- _SOURCE MATERIAL_:

= = = = = = =

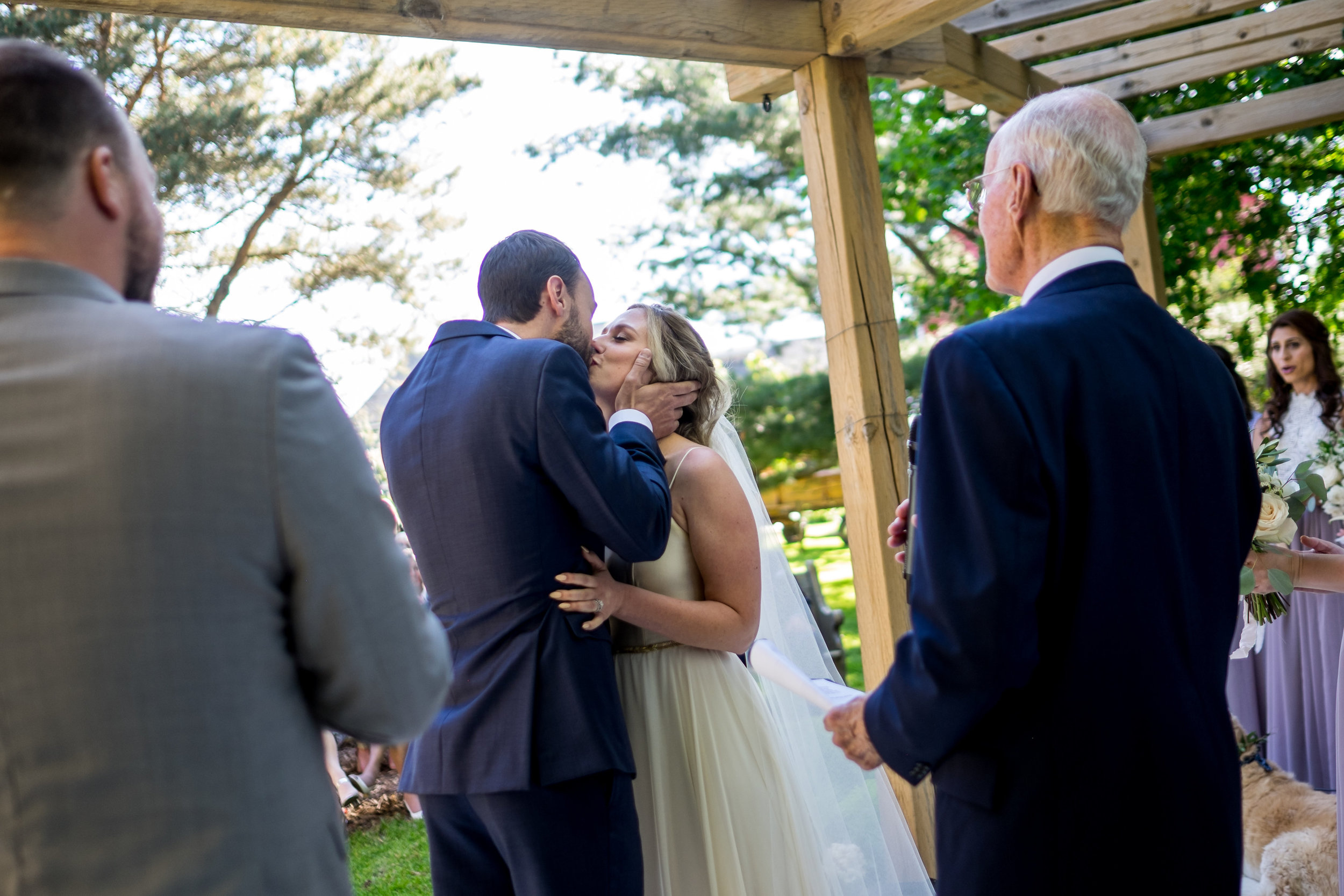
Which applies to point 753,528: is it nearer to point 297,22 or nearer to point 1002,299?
point 297,22

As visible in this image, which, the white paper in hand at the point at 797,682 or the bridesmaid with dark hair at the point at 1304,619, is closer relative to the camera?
the white paper in hand at the point at 797,682

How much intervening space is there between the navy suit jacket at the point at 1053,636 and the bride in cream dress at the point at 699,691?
86cm

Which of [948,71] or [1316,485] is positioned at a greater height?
[948,71]

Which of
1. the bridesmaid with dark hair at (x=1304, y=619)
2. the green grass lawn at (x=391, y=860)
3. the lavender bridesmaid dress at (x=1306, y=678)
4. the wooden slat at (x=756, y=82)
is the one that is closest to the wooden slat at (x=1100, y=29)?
the bridesmaid with dark hair at (x=1304, y=619)

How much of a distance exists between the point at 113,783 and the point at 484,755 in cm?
98

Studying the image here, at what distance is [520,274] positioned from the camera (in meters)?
2.27

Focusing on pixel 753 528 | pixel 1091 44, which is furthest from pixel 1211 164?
pixel 753 528

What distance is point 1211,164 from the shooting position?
6.50m

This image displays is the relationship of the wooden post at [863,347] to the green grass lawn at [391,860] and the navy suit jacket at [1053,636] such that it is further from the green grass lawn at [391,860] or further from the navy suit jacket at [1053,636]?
the green grass lawn at [391,860]

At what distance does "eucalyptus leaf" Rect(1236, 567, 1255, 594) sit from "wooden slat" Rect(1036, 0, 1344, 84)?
142 inches

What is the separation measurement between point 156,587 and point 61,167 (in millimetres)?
442

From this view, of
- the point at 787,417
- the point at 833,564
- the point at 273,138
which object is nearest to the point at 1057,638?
the point at 273,138

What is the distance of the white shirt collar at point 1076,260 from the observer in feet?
5.28

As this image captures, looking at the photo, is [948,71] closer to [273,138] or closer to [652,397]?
[652,397]
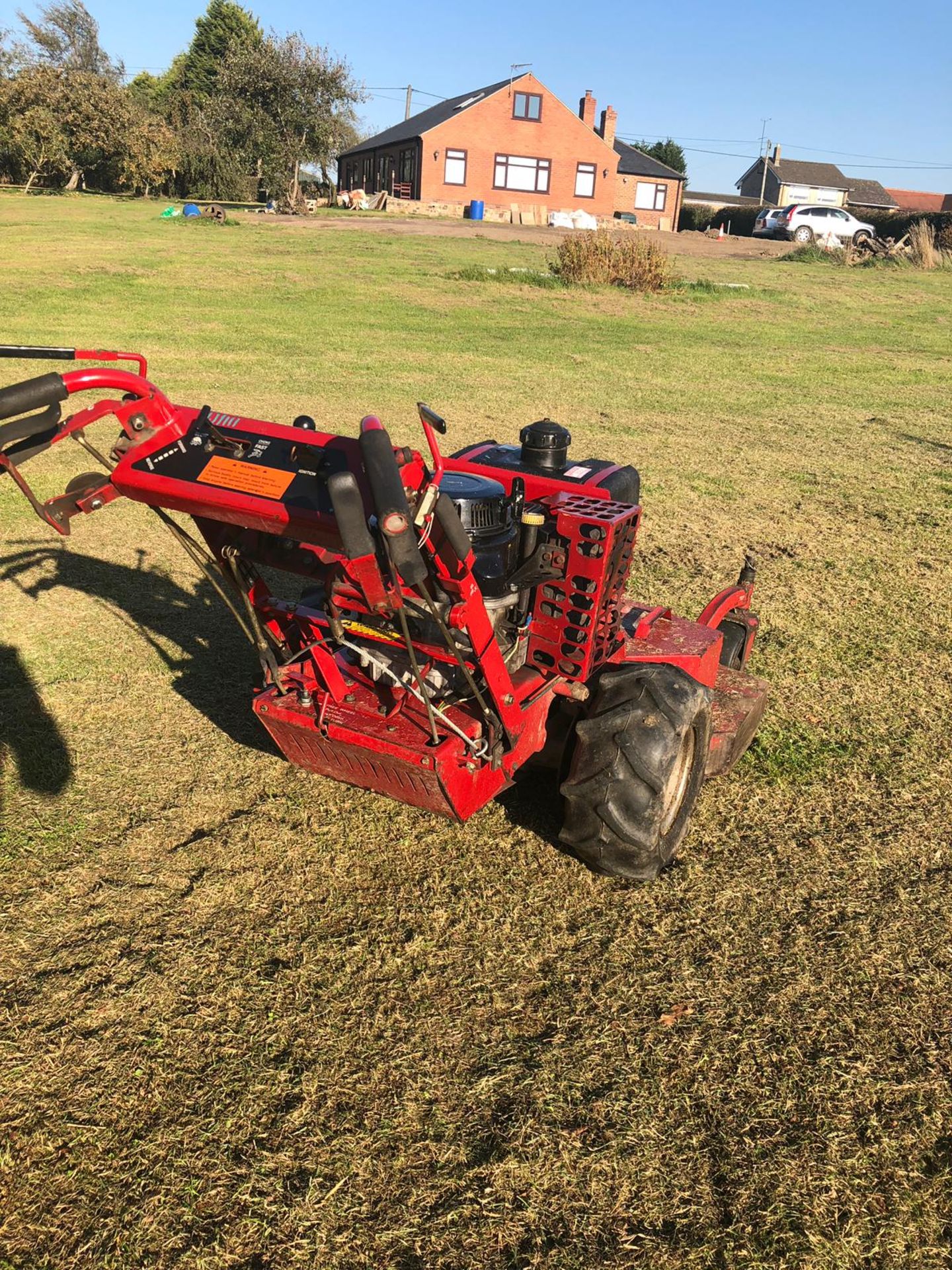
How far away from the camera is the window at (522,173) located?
1788 inches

= = = = = = =

- _WHAT YOU ARE ASKED TO DO_: Can you lay out the data from the line holding "From this view, of" through the end of the data, both ends included, as a Markdown table with the columns Row and Line, skipping blank lines and leaving out the pictures?

- _EXERCISE ANSWER_:
| Row | Line |
|---|---|
| 1 | From this view, of |
| 2 | - the point at 787,417 |
| 3 | - the point at 833,564 |
| 4 | - the point at 273,138 |
| 5 | which object is nearest to the point at 1057,638? |
| 6 | the point at 273,138 |
| 7 | What is the distance of the white shirt collar at point 1076,260 from the observer in feet? |
| 8 | 5.28 |
| 9 | As this image captures, looking at the photo, is [948,71] closer to [273,138] or closer to [652,397]? |
| 10 | [652,397] |
| 11 | How far away from the camera is the window at (522,173) located? |
| 12 | 1788 inches |